- _VOS CONSIGNES_:
Recopiez mot pour mot, dans l'article sur la Suisse et l'Union européenne en 2009, le passage qui va de « Pas de blocage » jusqu'à « que du vent. ».

2009, l’annus horribilis pour la Suisse dans l’UE
En langage diplomatique, on appelle ça «une année riche». Un terme qui cache difficilement que rarement dans l’histoire des relations bilatérales la Suisse aura été autant exposée au feu des critiques et des pressions de l’Union Européenne.
«Jamais on n’aura autant parlé de la Suisse à Bruxelles!» Ce diplomate européen et ses pairs, les correspondants auprès des institutions, les éditorialistes et les caricaturistes peuvent effectivement remercier Berne, UBS, le secret bancaire, Roman Polanski et le référendum sur les minarets: autant de trous d’air et d’accidents de parcours qui leur ont donné du grain à moudre en 2009.
Les diplomates suisses, eux, peuvent enfin souffler… En espérant que 2010 sera moins turbulente.
Accalmie du côté fiscal
Certains développements leur donnent des raisons d’espérer. Ainsi, la question de la fiscalité cantonale vit-elle «une accalmie temporaire» selon un acteur du dossier, résultat d’une combinaison heureuse de facteurs.
Il y a d’une part, la proposition de Berne de réformer la fiscalité dans un sens favorable à ce que réclame l’Union Européenne. Et de l’autre, il y a le fait que la Commission Européenne soit «en affaires courantes», et que la direction générale chargée de la Suisse – Relex, pour Relations Extérieures – vive un grand chambardement pour cause d’intégration au service diplomatique européen créé par le Traité de Lisbonne.
L’accalmie durera donc au moins jusqu’à l’entrée en fonction de la Commission Barroso II. Certains pensent même qu’on serait très proche d’une solution, qui passerait par une trêve au long-cours, le temps de voir si les réformes mettent fin à ce que Bruxelles dénonce comme une «concurrence déloyale» qui attire des holdings et sociétés européennes en échange d’un taux d’imposition très bas. «Mais c’est délicat: car comment obtenir une sécurité juridique sans accord juridique», s’interroge-t-on à Bruxelles ?
Pas de blocage général
Côté suisse, on se réjouit aussi des progrès accomplis dans les négociations sur le transit de l’électricité, la recherche, l’éducation, ou la participation suisse au projet Galileo, «le GPS européen». Surtout, on y voit la preuve que les menaces de blocage général des négociations lancées par la Commission du fait de la non-résolution du différend sur la fiscalité cantonale n’étaient que du vent.

- _LISTE_:
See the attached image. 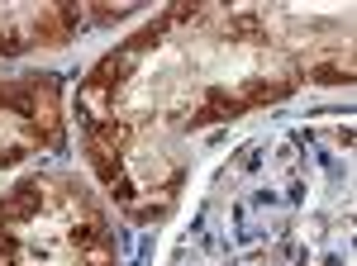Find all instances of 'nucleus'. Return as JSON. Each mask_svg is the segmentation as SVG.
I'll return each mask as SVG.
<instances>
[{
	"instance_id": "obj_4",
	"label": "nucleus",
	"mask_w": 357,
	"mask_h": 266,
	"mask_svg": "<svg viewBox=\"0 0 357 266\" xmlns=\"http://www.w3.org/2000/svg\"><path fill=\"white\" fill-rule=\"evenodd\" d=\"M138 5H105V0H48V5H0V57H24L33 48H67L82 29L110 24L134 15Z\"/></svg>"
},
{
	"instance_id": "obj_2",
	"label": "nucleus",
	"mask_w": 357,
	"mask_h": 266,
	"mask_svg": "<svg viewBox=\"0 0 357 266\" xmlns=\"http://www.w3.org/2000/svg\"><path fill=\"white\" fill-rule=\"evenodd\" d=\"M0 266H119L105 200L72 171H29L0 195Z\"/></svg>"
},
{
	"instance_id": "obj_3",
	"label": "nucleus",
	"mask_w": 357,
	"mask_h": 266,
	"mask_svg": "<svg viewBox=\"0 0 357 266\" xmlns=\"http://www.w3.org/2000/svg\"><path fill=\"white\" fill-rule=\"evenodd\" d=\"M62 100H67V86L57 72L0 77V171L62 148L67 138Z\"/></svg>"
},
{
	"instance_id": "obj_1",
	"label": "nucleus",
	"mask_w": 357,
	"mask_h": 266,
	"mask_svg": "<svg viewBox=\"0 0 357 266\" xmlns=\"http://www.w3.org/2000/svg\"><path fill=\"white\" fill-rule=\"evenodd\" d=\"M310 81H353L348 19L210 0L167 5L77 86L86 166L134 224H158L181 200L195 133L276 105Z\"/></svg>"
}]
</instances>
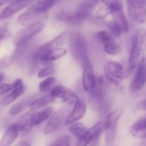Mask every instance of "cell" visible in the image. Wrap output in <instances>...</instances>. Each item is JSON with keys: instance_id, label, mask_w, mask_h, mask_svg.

- _RÉPONSE COMPLÈTE_:
Pas de blocage général
Côté suisse, on se réjouit aussi des progrès accomplis dans les négociations sur le transit de l’électricité, la recherche, l’éducation, ou la participation suisse au projet Galileo, «le GPS européen». Surtout, on y voit la preuve que les menaces de blocage général des négociations lancées par la Commission du fait de la non-résolution du différend sur la fiscalité cantonale n’étaient que du vent.